É difícil contratar desempregados!
2010-06-30
boletim Metal, ed. Junho 2010

São conhecidos os números oficiais do desemprego em Portugal, os quais são indubitavelmente preocupantes.

Ao longo dos últimos meses a taxa de desemprego tem vindo a aumentar sucessivamente, encontrando-se permanentemente nas primeiras páginas dos jornais.

Paradoxalmente, porém, muitas empresas do sector metalúrgico e metalomecânico – e presumimos que de outros também -, têm assistido com grande surpresa a um verdadeiro fenómeno: têm dificuldades em admitir pessoal!

Os processos de contratação são desencadeados mas parece haver pouca gente verdadeiramente motivada para trabalhar.

Tais dificuldades são especialmente acentuadas no que concerne a desempregados inscritos nos centros de emprego e que se encontram a auferir o subsídio de desemprego.

Aparentemente, muitos desses desempregados não estão interessados em ganhar um posto de trabalho que tenha como contrapartida obrigatória a renúncia ao recebimento daquele subsídio.

Até ao momento, a situação não é mais difícil ainda para as empresas pelo simples facto de haver portugueses emigrados que perderam os seus empregos nos países para onde haviam emigrado e estão a regressar ao nosso país, disponíveis para ocupar os postos de trabalho que estão disponíveis.
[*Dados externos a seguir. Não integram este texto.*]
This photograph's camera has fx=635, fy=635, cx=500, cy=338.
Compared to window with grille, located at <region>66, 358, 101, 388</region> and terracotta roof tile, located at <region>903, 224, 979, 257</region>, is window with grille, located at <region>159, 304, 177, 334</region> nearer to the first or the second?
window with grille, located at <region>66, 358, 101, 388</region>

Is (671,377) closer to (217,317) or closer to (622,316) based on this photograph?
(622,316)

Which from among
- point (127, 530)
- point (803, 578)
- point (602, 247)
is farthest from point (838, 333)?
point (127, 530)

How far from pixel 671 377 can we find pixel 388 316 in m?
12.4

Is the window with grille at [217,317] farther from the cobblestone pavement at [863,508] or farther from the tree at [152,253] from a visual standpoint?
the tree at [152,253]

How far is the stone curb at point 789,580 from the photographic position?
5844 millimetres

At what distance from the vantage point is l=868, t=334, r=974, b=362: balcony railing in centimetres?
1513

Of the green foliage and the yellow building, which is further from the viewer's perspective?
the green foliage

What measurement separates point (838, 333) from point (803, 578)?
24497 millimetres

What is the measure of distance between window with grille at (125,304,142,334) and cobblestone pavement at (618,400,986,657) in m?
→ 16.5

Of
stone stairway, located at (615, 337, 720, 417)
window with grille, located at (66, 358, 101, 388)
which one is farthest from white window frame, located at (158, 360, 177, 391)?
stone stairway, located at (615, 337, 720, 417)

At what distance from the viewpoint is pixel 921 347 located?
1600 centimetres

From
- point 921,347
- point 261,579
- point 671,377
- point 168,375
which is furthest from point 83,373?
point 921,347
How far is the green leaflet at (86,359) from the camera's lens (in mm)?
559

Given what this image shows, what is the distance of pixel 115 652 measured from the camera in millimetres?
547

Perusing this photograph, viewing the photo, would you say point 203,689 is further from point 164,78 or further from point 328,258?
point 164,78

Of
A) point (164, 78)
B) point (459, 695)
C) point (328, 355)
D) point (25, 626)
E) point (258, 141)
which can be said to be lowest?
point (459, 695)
Segundo foi reportado à AIMMAP por alguns representantes de empresas filiadas, essa tem sido praticamente a única solução para o grave problema com que se confrontam.

Aliás, conforme a AIMMAP teve oportunidade de apurar junto de um conjunto de empresas suas associadas, num total de cerca de 300 trabalhadores pelas mesmas admitidos nos últimos meses, apenas cerca de 10 estavam então a receber o subsídio de desemprego. Os números são assim eloquentes relativamente à dimensão do escândalo.

Esta questão suscita obviamente algumas reflexões sobre a forma com que o subsídio de desemprego está a ser pago em Portugal.

Manifestamente, há aqui desequilíbrios e distorções. Num momento em que a economia portuguesa está em crise e se propaga um discurso quase alarmista sobre os números do desemprego, é absurdo que as empresas tenham dificuldades práticas na contratação de trabalhadores. Como se não bastassem as de ordem legal e burocrática, somam-se agora estas.

A única conclusão possível é a de que o sistema está errado e é injusto para quem trabalha.

É inequívoco que a protecção dos desempregados e dos mais fragilizados em geral é um ganho do Estado de Direito que não está aqui em causa.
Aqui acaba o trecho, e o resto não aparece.